The Canakinumab Anti-inflammatory Thrombosis Outcome Study (CANTOS) enrolled patients with a history of a MI and a “residual” inflammatory risk based on having an hsCRP level above 2 mg/L at baseline despite receiving optimized standard treatments and having a median LDL cholesterol level of 82 mg/dL. Dr. Ridker and his associates reported the study’s primary outcome results in August at the European Society of Cardiology meeting and in a simultaneously-published article (N Engl J Med. 2017 Sept 21; 377[12]:1119-31).

For the current analyses they defined a robust anti-inflammatory response as CANTOS patients who maintained an hsCRP level below 2 mg/L when measured 3 months after their first canakinumab dose. When the researchers divided all canakinumab recipients into tertiles based on their achieved hsCRP level after one dose, those with the lowest level, less than 1.2 mg/L, also had the best outcome, with a 4-year rate of major adverse cardiovascular events that was 29% lower than the placebo patients. Patients in the middle tertile of achieved hsCRP, from 1.2 up to but not including 2.6 mg/L, showed a smaller but still statistically significant relative 17% reduction in events, while patients with the tertile with the highest hsCRP levels following one canakinumab dose had essentially no difference in their outcomes compared with placebo-treated control patients.
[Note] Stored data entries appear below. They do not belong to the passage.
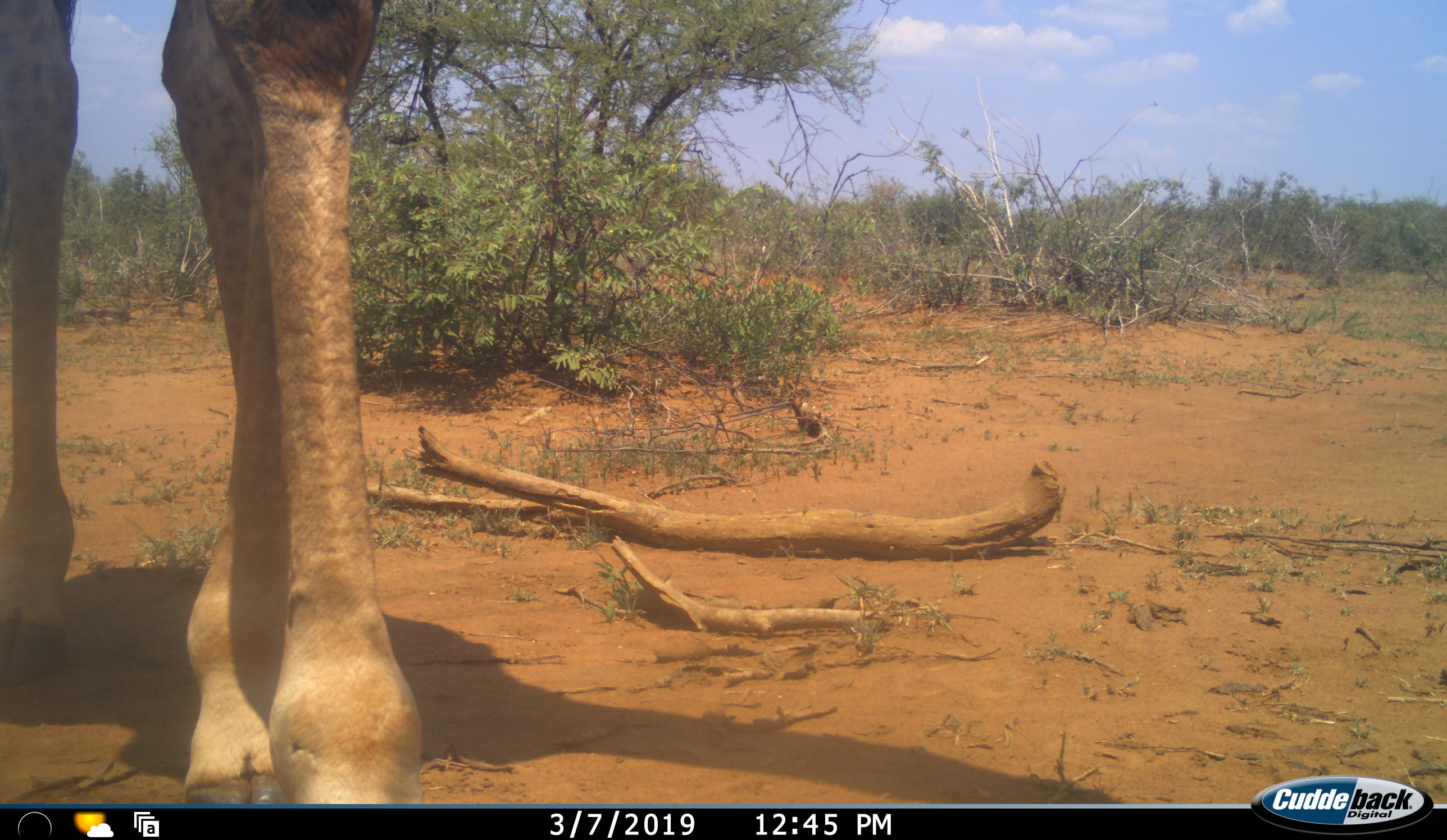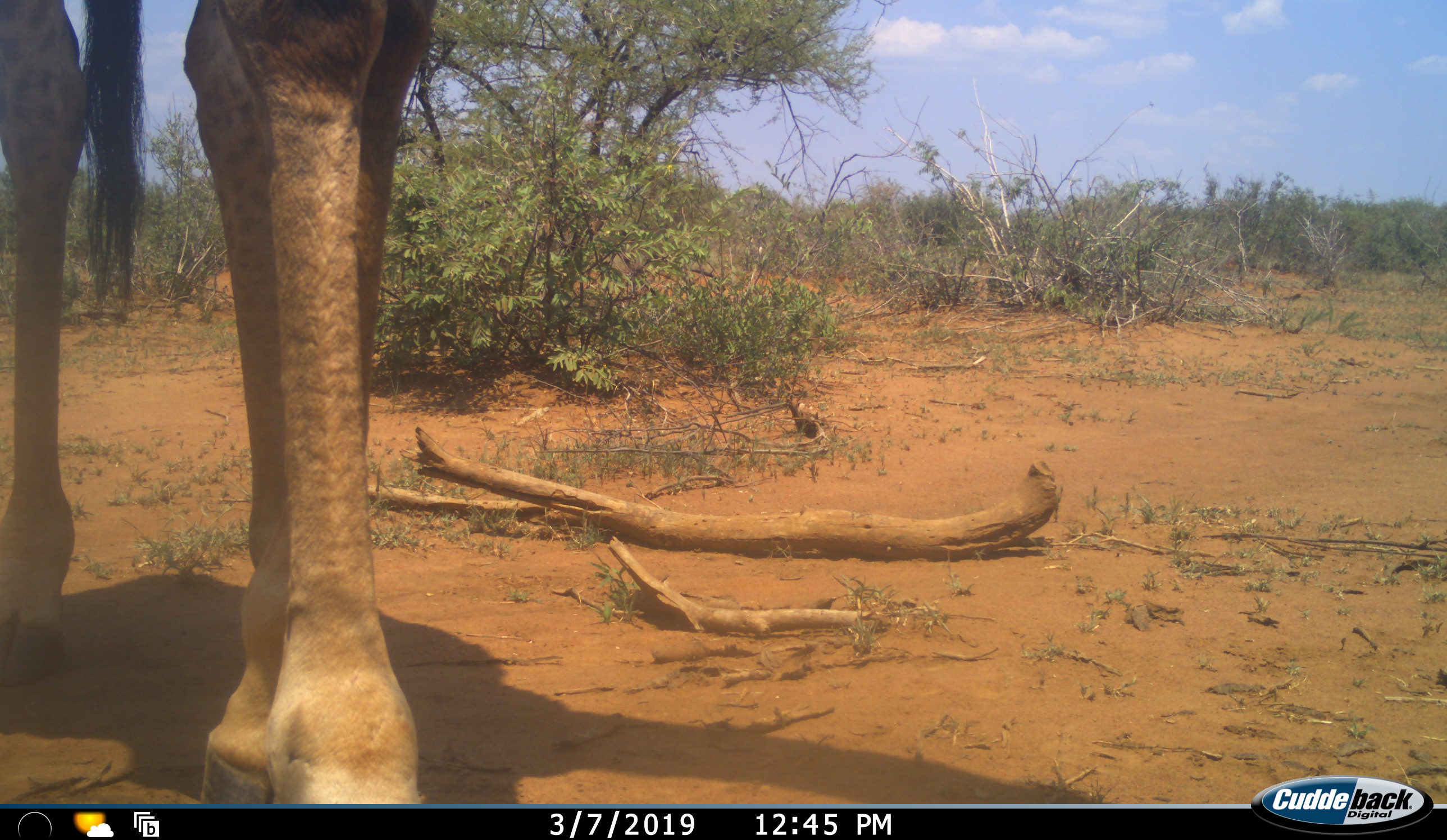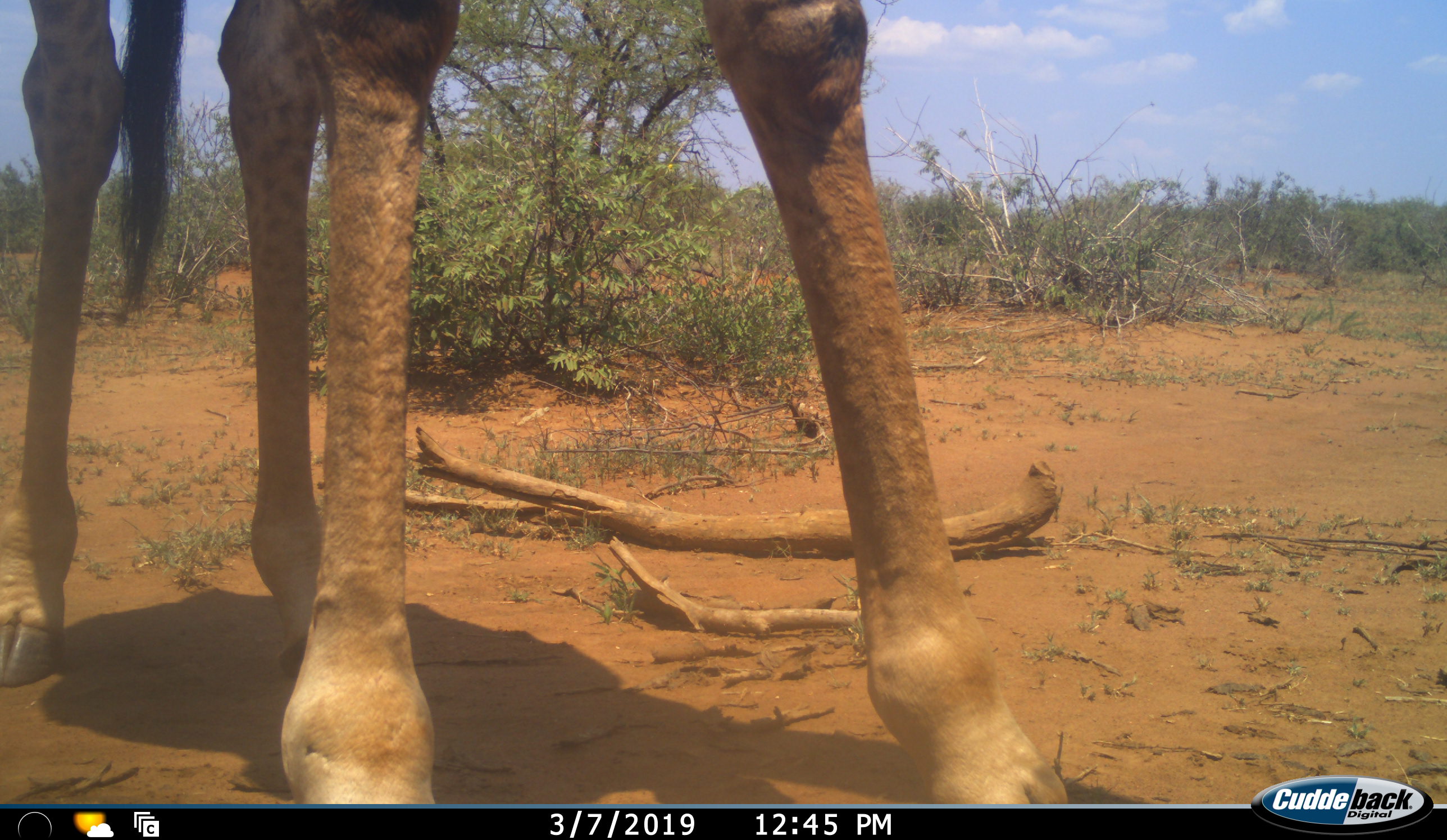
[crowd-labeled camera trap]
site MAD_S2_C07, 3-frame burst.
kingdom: Animalia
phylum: Chordata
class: Mammalia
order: Artiodactyla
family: Giraffidae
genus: Giraffa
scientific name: Giraffa camelopardalis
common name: giraffe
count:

These findings suggest that for hsCRP, “lower is better,” Dr. Ridker noted. “It’s similar to where we were in 1994” when trial results showed how LDL levels related to cardiovascular disease events and the potential that statin treatment held had for reducing event rates.

The new analyses included three additional notable findings:

• The main serious adverse effect from canakinumab treatment, fatal infections, which occurred at a small but significantly higher rate than in control patients, had a similar incidence of about one episode/300 patient years regardless of whether the achieved hsCRP level fell below 2 mg/L or remained above that level. The placebo rate of fatal infections was about one for every 500 patient years.

• The substantially reduced incidence of lung cancer seen in the primary CANTOS results also tracked with achieved hsCRP. Patients with an achieved hsCRP that was below the median for all treated patients had a 71% cut in new-onset lung cancer compared with controls, while patients with hsCRP levels that fell above the median showed no significant difference compared with control patients.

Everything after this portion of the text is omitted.